→ **Exercise prompt**
Pick out every line below that contains the string "pixel", copying each one in full. Matching is case-sensitive.

→ **Provided records**

⁂

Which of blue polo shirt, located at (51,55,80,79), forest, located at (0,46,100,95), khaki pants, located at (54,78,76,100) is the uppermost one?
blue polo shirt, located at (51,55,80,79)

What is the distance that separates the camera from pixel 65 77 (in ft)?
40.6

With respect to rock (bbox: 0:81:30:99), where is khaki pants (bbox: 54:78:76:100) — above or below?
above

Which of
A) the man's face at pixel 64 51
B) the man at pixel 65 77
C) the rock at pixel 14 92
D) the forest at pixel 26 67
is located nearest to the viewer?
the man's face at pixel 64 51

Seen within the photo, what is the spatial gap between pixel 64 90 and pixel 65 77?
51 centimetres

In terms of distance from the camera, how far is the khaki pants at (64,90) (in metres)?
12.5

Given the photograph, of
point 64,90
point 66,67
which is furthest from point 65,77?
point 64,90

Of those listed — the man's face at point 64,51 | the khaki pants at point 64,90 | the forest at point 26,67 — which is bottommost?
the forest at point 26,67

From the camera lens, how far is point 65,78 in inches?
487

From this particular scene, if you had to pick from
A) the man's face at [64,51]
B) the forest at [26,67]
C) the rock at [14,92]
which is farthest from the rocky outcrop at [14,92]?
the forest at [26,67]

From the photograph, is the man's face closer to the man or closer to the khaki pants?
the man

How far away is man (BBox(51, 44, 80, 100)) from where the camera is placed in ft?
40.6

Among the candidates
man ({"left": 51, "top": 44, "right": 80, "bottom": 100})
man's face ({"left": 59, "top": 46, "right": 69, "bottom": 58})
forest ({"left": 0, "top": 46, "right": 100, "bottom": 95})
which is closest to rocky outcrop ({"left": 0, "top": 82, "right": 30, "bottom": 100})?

⁂

→ **Output of the exercise**
What is the distance that separates the camera from pixel 65 77 (in ft)?
A) the man's face at pixel 64 51
B) the man at pixel 65 77
C) the rock at pixel 14 92
D) the forest at pixel 26 67
the man's face at pixel 64 51
Seen within the photo, what is the spatial gap between pixel 64 90 and pixel 65 77?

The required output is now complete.